### READING PASSAGE
NFS: Remove pNFS bloat from the generic write path

[linux-2.6-block.git] / fs / nfs / nfs4proc.c
diff --git a/fs/nfs/nfs4proc.c b/fs/nfs/nfs4proc.c

index a64aa56e140a905cfd73ba9ce4b6723589d27ad6..3b1080118452ba8d3b5fc860d9d99db8b900d8ad 100644 (file)
--- a/fs/nfs/nfs4proc.c
+++ b/fs/nfs/nfs4proc.c
@@ -363,9 +363,8 @@ static void renew_lease(const struct nfs_server *server, unsigned long timestamp
   * Must be called while holding tbl->slot_tbl_lock
   */
  static void
-nfs4_free_slot(struct nfs4_slot_table *tbl, struct nfs4_slot *free_slot)
+nfs4_free_slot(struct nfs4_slot_table *tbl, u8 free_slotid)
  {
-       int free_slotid = free_slot - tbl->slots;
         int slotid = free_slotid;
  
         BUG_ON(slotid < 0 || slotid >= NFS4_MAX_SLOT_TABLE);
@@ -430,7 +429,7 @@ static void nfs41_sequence_free_slot(struct nfs4_sequence_res *res)
         }
  
         spin_lock(&tbl->slot_tbl_lock);
-       nfs4_free_slot(tbl, res->sr_slot);
+       nfs4_free_slot(tbl, res->sr_slot - tbl->slots);
         nfs4_check_drain_fc_complete(res->sr_session);
         spin_unlock(&tbl->slot_tbl_lock);
         res->sr_slot = NULL;
@@ -553,13 +552,10 @@ int nfs41_setup_sequence(struct nfs4_session *session,
         spin_lock(&tbl->slot_tbl_lock);
         if (test_bit(NFS4_SESSION_DRAINING, &session->session_state) &&
             !rpc_task_has_priority(task, RPC_PRIORITY_PRIVILEGED)) {
-               /*
-                * The state manager will wait until the slot table is empty.
-                * Schedule the reset thread
-                */
+               /* The state manager will wait until the slot table is empty */
                 rpc_sleep_on(&tbl->slot_tbl_waitq, task, NULL);
                 spin_unlock(&tbl->slot_tbl_lock);
-               dprintk("%s Schedule Session Reset\n", __func__);
+               dprintk("%s session is draining\n", __func__);
                 return -EAGAIN;
         }
  
@@ -3430,19 +3426,6 @@ static inline int nfs4_server_supports_acls(struct nfs_server *server)
   */
  #define NFS4ACL_MAXPAGES (XATTR_SIZE_MAX >> PAGE_CACHE_SHIFT)
  
-static void buf_to_pages(const void *buf, size_t buflen,
-               struct page **pages, unsigned int *pgbase)
-{
-       const void *p = buf;
-
-       *pgbase = offset_in_page(buf);
-       p -= *pgbase;
-       while (p < buf + buflen) {
-               *(pages++) = virt_to_page(p);
-               p += PAGE_CACHE_SIZE;
-       }
-}
-
  static int buf_to_pages_noslab(const void *buf, size_t buflen,
                 struct page **pages, unsigned int *pgbase)

### SUPPLIED INFORMATION
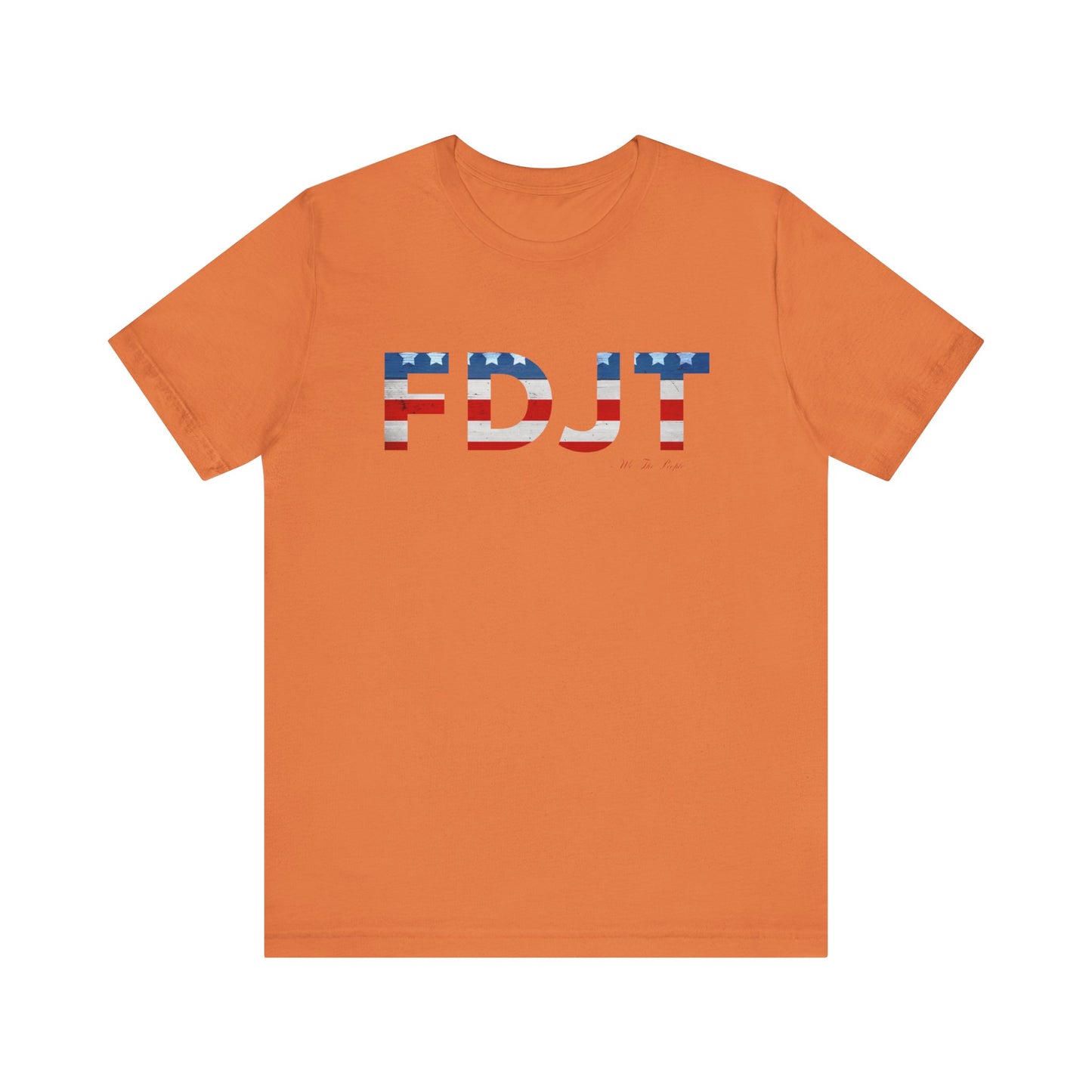 FDJT Americana Tee – Patriotism with Purpose 🇺🇸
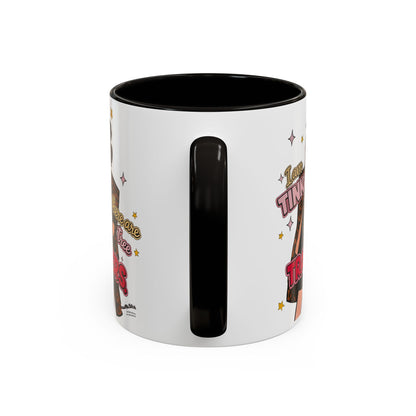 Traitors Maura Tinks Tree Tray-ers, Ceramic Mug, Various Sizes & Colors, featuring Maura Higgins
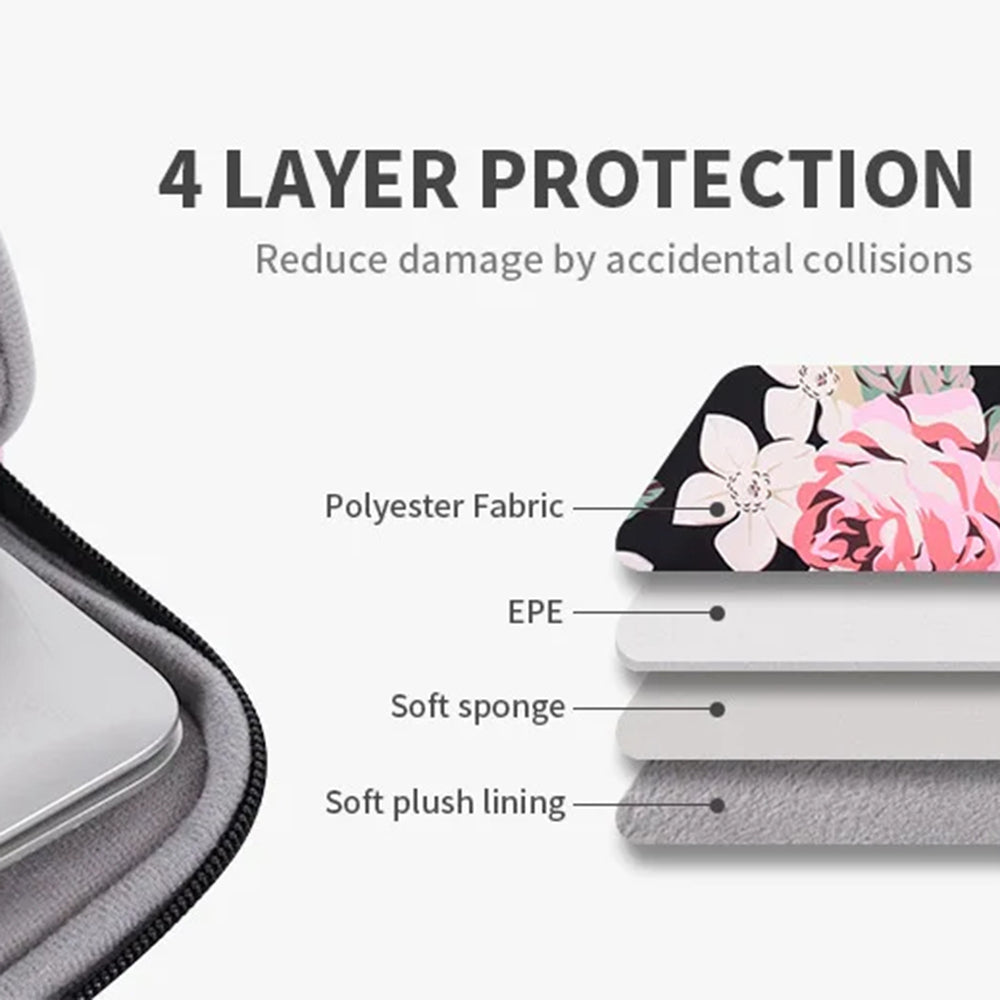 Husa CanvasArtisan H40-11 pentru Laptop 13inch - 14inch, Neagra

### WORK ITEM
In the nfs4proc.c diff, what does the second parameter of nfs4_free_slot become? None of the data is needed.

### RESPONSE BELOW
It becomes `u8 free_slotid`, replacing `struct nfs4_slot *free_slot`.